§ Instructions to follow
Reproduce the records below exactly, with nothing altered.
** Opening Input for this task block **
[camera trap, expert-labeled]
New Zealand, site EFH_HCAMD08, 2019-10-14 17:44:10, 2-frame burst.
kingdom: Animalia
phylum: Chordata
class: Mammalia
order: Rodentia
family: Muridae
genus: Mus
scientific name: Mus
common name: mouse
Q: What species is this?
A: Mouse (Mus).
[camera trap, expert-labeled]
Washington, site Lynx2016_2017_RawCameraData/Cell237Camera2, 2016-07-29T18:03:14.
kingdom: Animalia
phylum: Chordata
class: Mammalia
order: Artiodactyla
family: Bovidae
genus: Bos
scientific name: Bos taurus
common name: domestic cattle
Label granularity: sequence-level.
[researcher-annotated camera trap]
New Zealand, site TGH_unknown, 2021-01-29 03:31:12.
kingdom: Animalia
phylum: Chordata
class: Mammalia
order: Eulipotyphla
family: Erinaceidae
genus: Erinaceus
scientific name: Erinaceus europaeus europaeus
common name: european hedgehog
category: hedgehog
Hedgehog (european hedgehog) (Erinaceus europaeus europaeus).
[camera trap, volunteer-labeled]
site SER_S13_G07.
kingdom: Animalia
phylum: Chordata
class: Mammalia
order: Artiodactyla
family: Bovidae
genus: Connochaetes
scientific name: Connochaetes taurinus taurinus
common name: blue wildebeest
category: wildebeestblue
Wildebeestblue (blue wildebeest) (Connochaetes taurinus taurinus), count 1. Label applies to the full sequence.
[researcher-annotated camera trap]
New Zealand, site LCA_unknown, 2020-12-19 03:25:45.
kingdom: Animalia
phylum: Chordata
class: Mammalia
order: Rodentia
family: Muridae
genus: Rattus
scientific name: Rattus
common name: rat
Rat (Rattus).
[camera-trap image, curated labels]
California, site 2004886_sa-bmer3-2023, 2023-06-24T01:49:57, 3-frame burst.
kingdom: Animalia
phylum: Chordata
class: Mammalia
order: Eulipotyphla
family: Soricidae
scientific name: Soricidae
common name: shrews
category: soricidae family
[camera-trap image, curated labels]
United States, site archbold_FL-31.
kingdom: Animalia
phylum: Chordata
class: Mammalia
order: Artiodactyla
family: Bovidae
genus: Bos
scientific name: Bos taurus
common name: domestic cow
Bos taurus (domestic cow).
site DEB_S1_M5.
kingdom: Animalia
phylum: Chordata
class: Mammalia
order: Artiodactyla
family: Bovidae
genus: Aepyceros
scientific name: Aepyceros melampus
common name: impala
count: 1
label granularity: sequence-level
** Closing Input for this task block **
§ Your solution
[camera trap, expert-labeled]
New Zealand, site EFH_HCAMD08, 2019-10-14 17:44:10, 2-frame burst.
kingdom: Animalia
phylum: Chordata
class: Mammalia
order: Rodentia
family: Muridae
genus: Mus
scientific name: Mus
common name: mouse
Q: What species is this?
A: Mouse (Mus).
[camera trap, expert-labeled]
Washington, site Lynx2016_2017_RawCameraData/Cell237Camera2, 2016-07-29T18:03:14.
kingdom: Animalia
phylum: Chordata
class: Mammalia
order: Artiodactyla
family: Bovidae
genus: Bos
scientific name: Bos taurus
common name: domestic cattle
Label granularity: sequence-level.
[researcher-annotated camera trap]
New Zealand, site TGH_unknown, 2021-01-29 03:31:12.
kingdom: Animalia
phylum: Chordata
class: Mammalia
order: Eulipotyphla
family: Erinaceidae
genus: Erinaceus
scientific name: Erinaceus europaeus europaeus
common name: european hedgehog
category: hedgehog
Hedgehog (european hedgehog) (Erinaceus europaeus europaeus).
[camera trap, volunteer-labeled]
site SER_S13_G07.
kingdom: Animalia
phylum: Chordata
class: Mammalia
order: Artiodactyla
family: Bovidae
genus: Connochaetes
scientific name: Connochaetes taurinus taurinus
common name: blue wildebeest
category: wildebeestblue
Wildebeestblue (blue wildebeest) (Connochaetes taurinus taurinus), count 1. Label applies to the full sequence.
[researcher-annotated camera trap]
New Zealand, site LCA_unknown, 2020-12-19 03:25:45.
kingdom: Animalia
phylum: Chordata
class: Mammalia
order: Rodentia
family: Muridae
genus: Rattus
scientific name: Rattus
common name: rat
Rat (Rattus).
[camera-trap image, curated labels]
California, site 2004886_sa-bmer3-2023, 2023-06-24T01:49:57, 3-frame burst.
kingdom: Animalia
phylum: Chordata
class: Mammalia
order: Eulipotyphla
family: Soricidae
scientific name: Soricidae
common name: shrews
category: soricidae family
[camera-trap image, curated labels]
United States, site archbold_FL-31.
kingdom: Animalia
phylum: Chordata
class: Mammalia
order: Artiodactyla
family: Bovidae
genus: Bos
scientific name: Bos taurus
common name: domestic cow
Bos taurus (domestic cow).
site DEB_S1_M5.
kingdom: Animalia
phylum: Chordata
class: Mammalia
order: Artiodactyla
family: Bovidae
genus: Aepyceros
scientific name: Aepyceros melampus
common name: impala
count: 1
label granularity: sequence-level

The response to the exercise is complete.